Qantas CEO Alan Joyce warned the airline may adjust aircraft orders and delivery dates unless it can get a decent return on capital from its loss-making mainline international operations (The Australian/The Australian Financial Review, 07-Jun-2011). Speaking from the sidelines of the IATA AGM in Singapore, Mr Joyce said the airline would not keep spending on the international business until it began returning its cost of capital. "We have to review the capital we are putting into it because the business is not performing, it's clear, and there are other parts of the business that are," Mr Joyce said. A380 and B787 deliveries will not be affected by any new fleet decisions. Qantas is about to reconfigure several A380s and increase seating capacity to 490 or 450, which is expected to take up to a year to complete. Configurations on older B747-400 equipment will also be changed, with first-class cabins taken out and replaced with more premium economy seating.
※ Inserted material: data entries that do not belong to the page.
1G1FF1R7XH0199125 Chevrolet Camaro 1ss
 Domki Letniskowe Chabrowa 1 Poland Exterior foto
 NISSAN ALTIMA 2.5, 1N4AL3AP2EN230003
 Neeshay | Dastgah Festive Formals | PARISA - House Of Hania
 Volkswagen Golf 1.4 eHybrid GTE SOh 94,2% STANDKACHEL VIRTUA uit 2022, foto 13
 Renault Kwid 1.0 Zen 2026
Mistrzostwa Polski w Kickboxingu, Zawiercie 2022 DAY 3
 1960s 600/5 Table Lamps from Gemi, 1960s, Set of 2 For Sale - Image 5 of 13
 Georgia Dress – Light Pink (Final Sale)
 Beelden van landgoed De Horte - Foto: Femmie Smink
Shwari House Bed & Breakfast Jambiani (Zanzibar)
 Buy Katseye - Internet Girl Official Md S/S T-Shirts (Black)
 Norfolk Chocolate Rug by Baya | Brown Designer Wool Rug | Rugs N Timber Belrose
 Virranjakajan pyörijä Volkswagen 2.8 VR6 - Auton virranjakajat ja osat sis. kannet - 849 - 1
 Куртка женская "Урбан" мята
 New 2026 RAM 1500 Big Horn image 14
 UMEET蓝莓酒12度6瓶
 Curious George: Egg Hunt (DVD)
Mr Joyce also said the airline would be working with alliance partners American Airlines, LAN Chile and British Airways to improve route structures and boost productivity as part of negotiations with unions. Mr Joyce said that Qantas would use Malaysia Airlines’ entry to oneworld as a springboard to increase capacity into Asia and win back market share.

Qantas: “We’re not going to add any more capital to the international business until it starts returning its cost of capital, and we have to review the capital we are putting into it because the business is not performing … There are other parts of the business that are giving us a better return on the cost of capital, that's where we should be putting the expenditure, and international is not going to see any more growth until it's turned around." Alan Joyce CEO. Source: The Australian Financial Review, 07-Jun-2011.

Qantas: “It’s a great opportunity for Qantas to recapture market share in Asia. The thing that oneworld has done for us [in the past] is to open up markets that wouldn’t otherwise work.” Alan Joyce, CEO. Source: The Australian Financial Review, 07-Jun-2011.